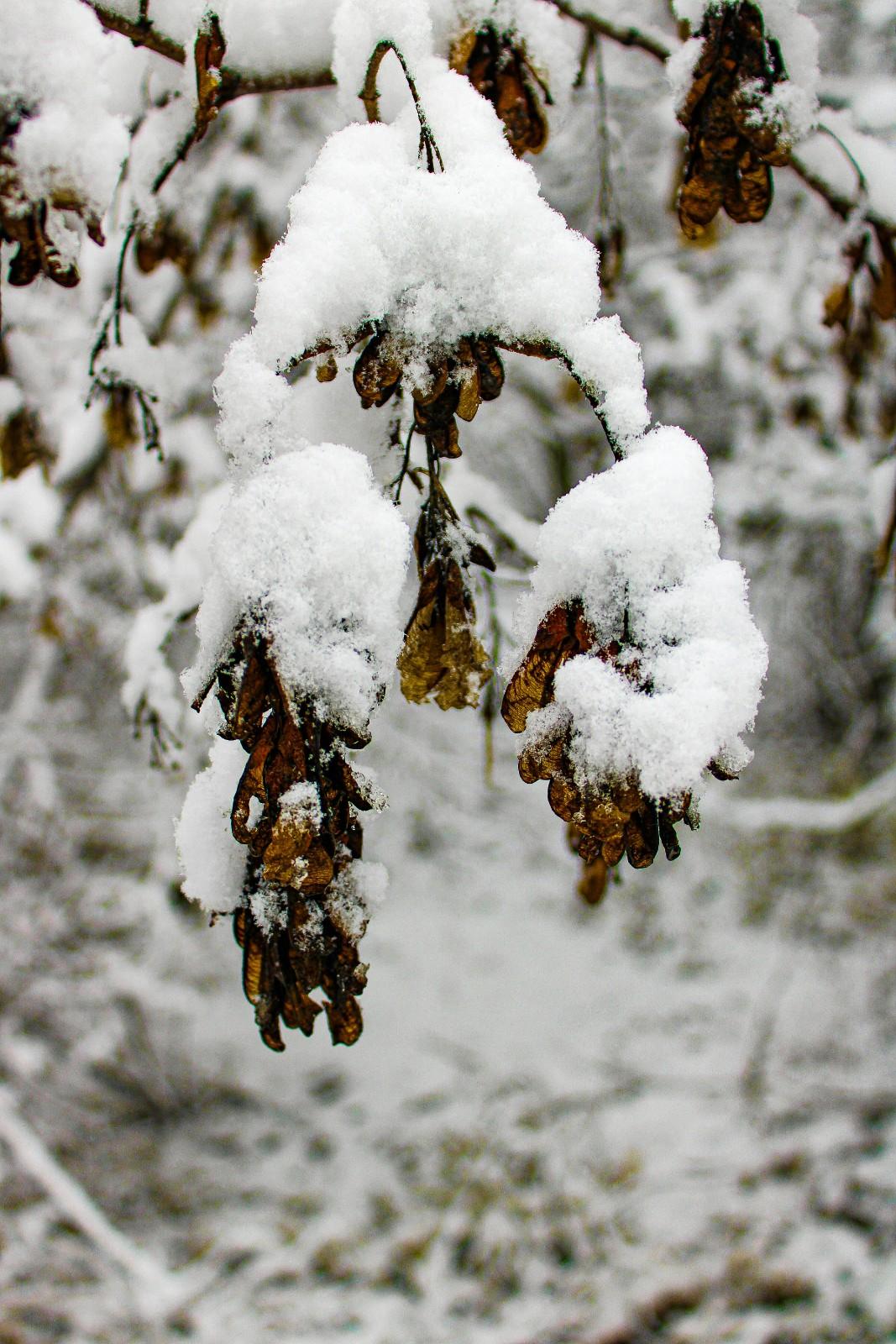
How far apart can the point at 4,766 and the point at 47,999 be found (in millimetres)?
1188

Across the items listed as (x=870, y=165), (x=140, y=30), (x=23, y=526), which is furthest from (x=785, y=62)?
(x=23, y=526)

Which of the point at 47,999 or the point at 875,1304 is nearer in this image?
the point at 875,1304

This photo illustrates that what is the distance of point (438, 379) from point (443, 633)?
0.23m

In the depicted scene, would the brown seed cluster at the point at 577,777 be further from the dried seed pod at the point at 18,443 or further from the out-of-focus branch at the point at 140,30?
the dried seed pod at the point at 18,443

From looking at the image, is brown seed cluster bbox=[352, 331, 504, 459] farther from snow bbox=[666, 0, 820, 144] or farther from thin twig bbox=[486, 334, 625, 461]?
snow bbox=[666, 0, 820, 144]

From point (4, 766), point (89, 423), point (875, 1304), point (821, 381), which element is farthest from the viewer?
point (821, 381)

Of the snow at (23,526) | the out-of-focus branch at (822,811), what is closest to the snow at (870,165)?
the snow at (23,526)

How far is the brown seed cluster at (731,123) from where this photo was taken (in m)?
1.02

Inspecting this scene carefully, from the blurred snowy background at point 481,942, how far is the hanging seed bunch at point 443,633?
0.71 metres

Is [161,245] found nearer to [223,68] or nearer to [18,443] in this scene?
[18,443]

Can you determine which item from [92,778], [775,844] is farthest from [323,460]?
[775,844]

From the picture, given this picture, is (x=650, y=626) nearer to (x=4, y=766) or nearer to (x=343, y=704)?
(x=343, y=704)

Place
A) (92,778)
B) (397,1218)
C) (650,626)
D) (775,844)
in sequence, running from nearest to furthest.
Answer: (650,626) → (397,1218) → (92,778) → (775,844)

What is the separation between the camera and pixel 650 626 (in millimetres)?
716
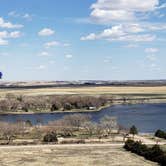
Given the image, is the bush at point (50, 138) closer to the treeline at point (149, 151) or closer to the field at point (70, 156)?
the field at point (70, 156)

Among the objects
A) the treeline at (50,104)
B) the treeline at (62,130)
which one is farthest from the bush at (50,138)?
the treeline at (50,104)

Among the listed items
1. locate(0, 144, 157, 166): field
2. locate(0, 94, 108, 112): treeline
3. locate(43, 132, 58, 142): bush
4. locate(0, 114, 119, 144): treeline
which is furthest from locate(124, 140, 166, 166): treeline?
locate(0, 94, 108, 112): treeline

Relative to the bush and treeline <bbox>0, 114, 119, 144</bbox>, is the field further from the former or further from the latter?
treeline <bbox>0, 114, 119, 144</bbox>

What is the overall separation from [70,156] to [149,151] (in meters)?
8.25

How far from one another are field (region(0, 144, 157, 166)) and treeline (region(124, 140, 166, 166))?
0.68m

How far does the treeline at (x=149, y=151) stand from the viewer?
43800mm

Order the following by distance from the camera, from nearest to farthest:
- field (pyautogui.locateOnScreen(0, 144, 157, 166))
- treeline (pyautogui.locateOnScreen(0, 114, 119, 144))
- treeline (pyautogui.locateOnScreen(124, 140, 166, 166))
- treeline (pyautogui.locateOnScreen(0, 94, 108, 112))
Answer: treeline (pyautogui.locateOnScreen(124, 140, 166, 166)), field (pyautogui.locateOnScreen(0, 144, 157, 166)), treeline (pyautogui.locateOnScreen(0, 114, 119, 144)), treeline (pyautogui.locateOnScreen(0, 94, 108, 112))

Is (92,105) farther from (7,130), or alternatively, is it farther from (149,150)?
(149,150)

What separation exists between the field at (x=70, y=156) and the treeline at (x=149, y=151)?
0.68 metres

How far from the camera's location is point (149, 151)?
46.5 meters

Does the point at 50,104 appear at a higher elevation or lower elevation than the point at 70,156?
higher

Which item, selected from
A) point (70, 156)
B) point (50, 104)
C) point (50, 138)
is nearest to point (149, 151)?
point (70, 156)

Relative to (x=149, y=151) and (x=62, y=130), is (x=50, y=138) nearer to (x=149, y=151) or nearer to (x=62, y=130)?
(x=62, y=130)

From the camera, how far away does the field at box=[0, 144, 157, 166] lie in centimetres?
4435
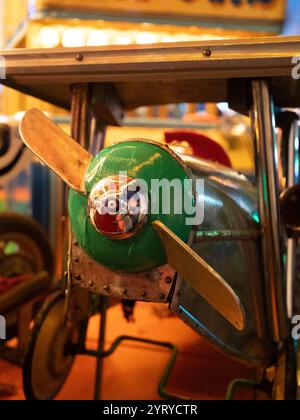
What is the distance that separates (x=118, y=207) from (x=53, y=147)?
234mm

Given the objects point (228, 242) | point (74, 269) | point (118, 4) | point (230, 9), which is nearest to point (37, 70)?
point (74, 269)

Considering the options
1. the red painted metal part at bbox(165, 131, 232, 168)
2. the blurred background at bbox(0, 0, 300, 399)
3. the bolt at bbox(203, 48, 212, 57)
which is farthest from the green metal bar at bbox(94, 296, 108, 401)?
the blurred background at bbox(0, 0, 300, 399)

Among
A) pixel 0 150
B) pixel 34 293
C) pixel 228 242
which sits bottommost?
pixel 34 293

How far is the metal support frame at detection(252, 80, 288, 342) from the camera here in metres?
0.97

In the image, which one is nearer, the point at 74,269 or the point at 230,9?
the point at 74,269

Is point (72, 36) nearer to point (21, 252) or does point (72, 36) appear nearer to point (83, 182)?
point (21, 252)

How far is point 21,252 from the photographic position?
5.29 feet

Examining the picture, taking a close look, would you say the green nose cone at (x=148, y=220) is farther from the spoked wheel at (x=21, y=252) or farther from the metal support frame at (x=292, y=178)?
the spoked wheel at (x=21, y=252)

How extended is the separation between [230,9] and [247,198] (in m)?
2.60

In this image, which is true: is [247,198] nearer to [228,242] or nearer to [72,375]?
[228,242]

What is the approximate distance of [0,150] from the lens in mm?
1631

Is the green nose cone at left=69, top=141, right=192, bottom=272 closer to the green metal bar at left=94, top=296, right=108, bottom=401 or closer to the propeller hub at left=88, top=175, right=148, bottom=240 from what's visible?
the propeller hub at left=88, top=175, right=148, bottom=240

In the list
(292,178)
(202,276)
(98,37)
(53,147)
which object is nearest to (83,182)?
(53,147)

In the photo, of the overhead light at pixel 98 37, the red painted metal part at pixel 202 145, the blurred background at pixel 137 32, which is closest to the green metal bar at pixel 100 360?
the red painted metal part at pixel 202 145
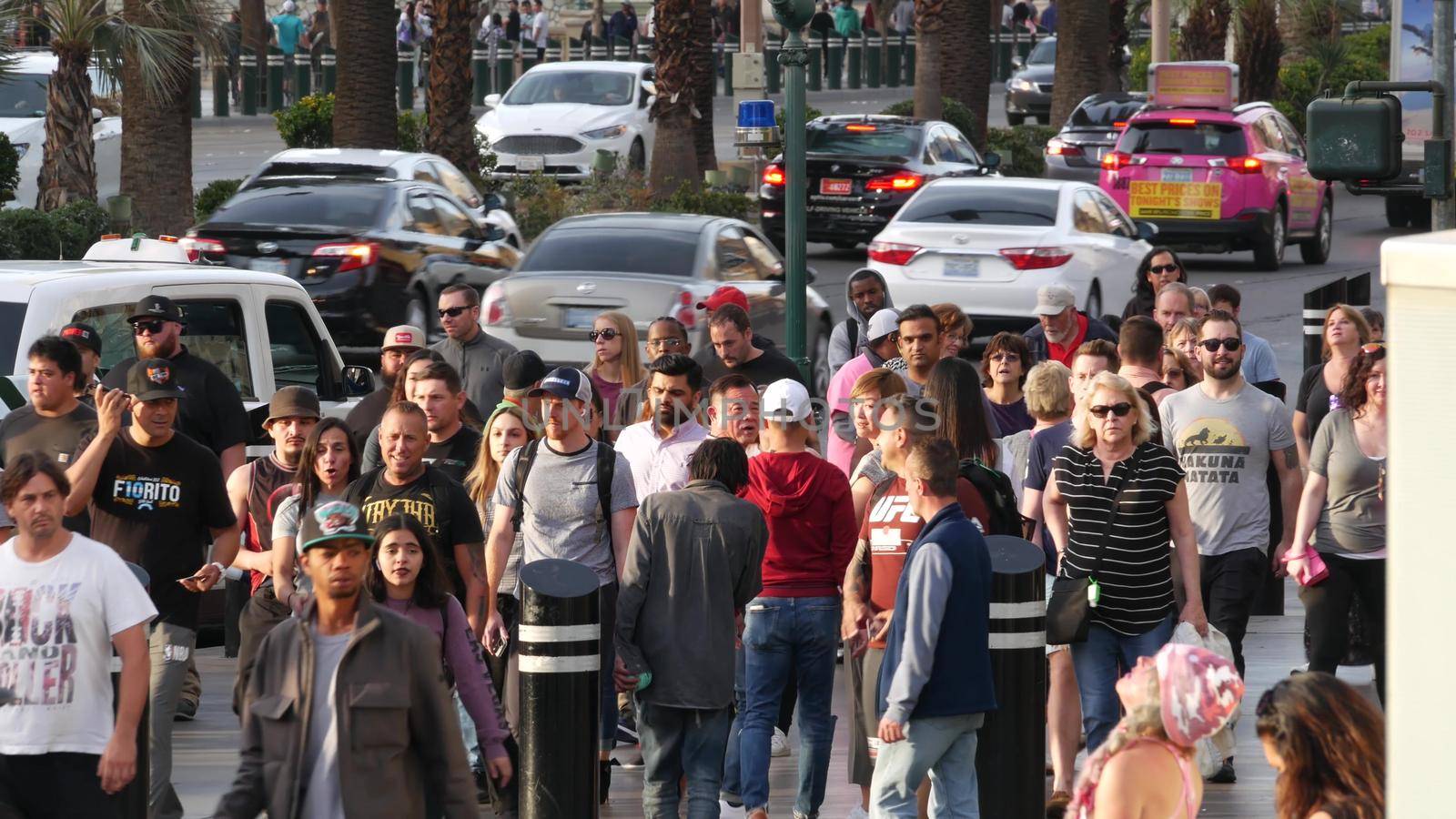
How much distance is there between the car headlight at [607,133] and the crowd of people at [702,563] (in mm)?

◆ **Short problem**: Could you reproduce the listing starting at the line that contains "Of the snow" and ending at the line that contains "0.71 metres", swapping "brown seed cluster" for "dried seed head" and leaving everything else as it is?

◆ **Output of the task**:
Of the snow at (23,526) | the out-of-focus branch at (822,811), what is closest to the snow at (870,165)?
the snow at (23,526)

How far is the dried seed head at (731,123) from where this photo was taken (in m)?
1.02

Inspecting this scene carefully, from the blurred snowy background at point 481,942, how far is the hanging seed bunch at point 443,633?
0.71 metres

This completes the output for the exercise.